# LCP and +P ammo



## Shortlid (Dec 20, 2010)

I have read that Ruger does NOT sugest puting +P ammo through the LCP. However I have seen many do it without any issues? Anyone on the forum put in the area of 200 rounds plus of +P through theres?


----------



## Overkill0084 (Nov 28, 2010)

Putting +p through a gun not designed for it is fraught with hazard. 
MY opinion only. I'm no expert on gunsmithing or engineering:
While I would be reasonably worry free putting +P SD ammo through it in a SD situation, I wouldn't plink with it every weekend. Of course if you damage the gun from excessive pressure, it's on you.
Is there even an actual spec for +p in a .380? (I presume it's a .380...) Or is it clever marketing on someone's part.
While searching for more info, I came upon this:

CAUTION: Magtech +P .Guardian Gold 380 Ammo - LCP Barrel burst


----------



## recoilguy (Apr 30, 2009)

My opinion:

If its a gun and iy says don't do it....don't do it.
It may work but why risk it.

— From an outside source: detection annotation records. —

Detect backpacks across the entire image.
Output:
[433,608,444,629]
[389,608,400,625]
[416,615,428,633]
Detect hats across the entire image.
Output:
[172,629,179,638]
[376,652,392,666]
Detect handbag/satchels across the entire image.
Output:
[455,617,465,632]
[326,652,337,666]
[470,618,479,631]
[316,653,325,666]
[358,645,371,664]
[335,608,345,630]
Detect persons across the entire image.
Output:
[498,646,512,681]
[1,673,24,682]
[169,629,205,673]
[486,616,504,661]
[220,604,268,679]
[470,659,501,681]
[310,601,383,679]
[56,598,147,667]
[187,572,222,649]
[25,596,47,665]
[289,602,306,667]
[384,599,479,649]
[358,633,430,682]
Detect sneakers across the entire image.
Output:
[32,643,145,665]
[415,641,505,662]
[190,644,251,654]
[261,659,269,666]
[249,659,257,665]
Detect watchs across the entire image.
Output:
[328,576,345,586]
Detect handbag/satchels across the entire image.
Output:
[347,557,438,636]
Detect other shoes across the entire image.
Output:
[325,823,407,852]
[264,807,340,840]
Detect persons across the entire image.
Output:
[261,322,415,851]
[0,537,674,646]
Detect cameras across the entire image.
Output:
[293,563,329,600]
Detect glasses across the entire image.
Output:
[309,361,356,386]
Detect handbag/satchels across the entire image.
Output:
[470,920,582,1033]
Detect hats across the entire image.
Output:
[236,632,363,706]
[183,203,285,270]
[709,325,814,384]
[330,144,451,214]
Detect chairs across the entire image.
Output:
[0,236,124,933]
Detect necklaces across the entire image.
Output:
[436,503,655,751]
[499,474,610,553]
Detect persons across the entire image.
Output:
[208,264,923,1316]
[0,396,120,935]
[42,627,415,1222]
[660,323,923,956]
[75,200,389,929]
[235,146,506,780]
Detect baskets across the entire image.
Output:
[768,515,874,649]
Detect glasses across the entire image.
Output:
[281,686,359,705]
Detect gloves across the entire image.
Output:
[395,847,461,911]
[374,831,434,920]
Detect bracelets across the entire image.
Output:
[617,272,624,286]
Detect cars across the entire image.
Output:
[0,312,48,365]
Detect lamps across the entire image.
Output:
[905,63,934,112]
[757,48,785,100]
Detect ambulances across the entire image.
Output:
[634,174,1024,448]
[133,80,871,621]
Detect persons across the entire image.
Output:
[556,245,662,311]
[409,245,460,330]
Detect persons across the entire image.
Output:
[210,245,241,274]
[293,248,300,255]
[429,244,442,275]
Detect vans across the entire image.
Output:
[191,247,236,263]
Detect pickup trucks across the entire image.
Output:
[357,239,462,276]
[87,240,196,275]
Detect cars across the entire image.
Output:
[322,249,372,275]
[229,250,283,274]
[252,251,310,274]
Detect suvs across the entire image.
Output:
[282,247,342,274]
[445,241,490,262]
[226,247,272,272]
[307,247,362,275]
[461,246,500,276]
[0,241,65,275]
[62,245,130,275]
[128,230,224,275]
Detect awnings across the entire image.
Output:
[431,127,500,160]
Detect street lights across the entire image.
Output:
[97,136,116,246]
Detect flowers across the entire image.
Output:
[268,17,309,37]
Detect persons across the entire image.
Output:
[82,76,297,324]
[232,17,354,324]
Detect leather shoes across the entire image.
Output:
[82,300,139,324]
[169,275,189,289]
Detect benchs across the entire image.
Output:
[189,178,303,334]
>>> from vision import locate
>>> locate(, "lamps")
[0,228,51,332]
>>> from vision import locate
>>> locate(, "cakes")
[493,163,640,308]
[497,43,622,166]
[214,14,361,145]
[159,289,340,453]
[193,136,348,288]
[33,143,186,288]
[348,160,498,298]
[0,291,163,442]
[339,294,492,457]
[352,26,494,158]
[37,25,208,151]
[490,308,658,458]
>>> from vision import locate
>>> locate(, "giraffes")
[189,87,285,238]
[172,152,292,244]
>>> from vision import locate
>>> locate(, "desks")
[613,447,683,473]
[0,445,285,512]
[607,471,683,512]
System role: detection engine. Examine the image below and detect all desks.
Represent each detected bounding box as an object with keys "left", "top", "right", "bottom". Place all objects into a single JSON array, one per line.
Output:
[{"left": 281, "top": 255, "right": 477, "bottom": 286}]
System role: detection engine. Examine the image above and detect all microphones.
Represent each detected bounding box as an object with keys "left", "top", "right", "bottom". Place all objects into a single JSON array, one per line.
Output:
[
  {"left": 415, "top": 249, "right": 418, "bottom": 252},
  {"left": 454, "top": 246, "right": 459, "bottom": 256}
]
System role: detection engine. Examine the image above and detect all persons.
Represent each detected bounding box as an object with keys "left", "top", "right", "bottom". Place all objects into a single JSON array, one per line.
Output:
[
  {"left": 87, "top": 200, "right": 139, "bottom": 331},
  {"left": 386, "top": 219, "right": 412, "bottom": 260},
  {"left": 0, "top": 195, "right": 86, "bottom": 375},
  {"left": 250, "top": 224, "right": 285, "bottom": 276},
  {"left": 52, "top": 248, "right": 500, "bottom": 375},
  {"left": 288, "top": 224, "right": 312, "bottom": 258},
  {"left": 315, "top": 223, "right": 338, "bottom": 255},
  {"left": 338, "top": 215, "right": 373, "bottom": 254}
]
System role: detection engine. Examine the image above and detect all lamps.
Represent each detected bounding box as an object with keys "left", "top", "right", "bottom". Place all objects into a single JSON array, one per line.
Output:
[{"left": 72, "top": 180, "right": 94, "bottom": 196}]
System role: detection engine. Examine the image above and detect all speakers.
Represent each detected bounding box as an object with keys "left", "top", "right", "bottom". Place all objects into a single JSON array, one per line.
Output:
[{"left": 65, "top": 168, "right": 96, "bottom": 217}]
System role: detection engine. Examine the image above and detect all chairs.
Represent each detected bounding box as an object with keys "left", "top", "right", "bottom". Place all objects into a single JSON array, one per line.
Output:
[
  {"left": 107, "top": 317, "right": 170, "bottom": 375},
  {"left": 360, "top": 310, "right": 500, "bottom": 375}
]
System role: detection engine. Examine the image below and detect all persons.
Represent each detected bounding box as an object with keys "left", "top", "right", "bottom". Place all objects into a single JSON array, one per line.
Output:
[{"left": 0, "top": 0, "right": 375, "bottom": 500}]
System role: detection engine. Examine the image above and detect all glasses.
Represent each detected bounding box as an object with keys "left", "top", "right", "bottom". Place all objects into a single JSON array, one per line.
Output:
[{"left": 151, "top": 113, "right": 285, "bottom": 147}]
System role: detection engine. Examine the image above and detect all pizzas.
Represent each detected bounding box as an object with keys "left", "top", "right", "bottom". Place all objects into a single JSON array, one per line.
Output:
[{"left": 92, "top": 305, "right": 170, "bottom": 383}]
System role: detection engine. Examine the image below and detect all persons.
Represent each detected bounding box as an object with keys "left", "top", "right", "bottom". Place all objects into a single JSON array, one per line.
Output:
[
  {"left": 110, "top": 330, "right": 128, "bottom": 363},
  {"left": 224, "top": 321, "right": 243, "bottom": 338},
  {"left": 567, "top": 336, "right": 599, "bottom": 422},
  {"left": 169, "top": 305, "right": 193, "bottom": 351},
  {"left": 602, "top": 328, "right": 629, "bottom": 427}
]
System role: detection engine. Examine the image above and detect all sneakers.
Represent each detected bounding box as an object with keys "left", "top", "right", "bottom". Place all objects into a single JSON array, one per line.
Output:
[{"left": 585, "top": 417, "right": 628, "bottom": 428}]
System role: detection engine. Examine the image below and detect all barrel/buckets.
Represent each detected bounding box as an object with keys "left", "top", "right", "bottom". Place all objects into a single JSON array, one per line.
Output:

If you want more power caliber up.

RCG


----------



## EliWolfe (Nov 20, 2010)

Shortlid said:


> I have read that Ruger does NOT sugest puting +P ammo through the LCP. However I have seen many do it without any issues? Anyone on the forum put in the area of 200 rounds plus of +P through theres?


Sir, you have already answered your own question. Obviously Ruger knows best and have probably blown up a few LCPs in the process of their testing! Bypassing their definitive statement is irresponsible and dangerous to you and others. "I have seen many do it without any issues" people should be avoided as they are unfit for firearms of any sort. Sorry to be negative, but there is no wiggle room on this deal whatever.
Eli


----------



## dondavis3 (Aug 2, 2009)

I wouldn't do it. :smt082

:smt1099


----------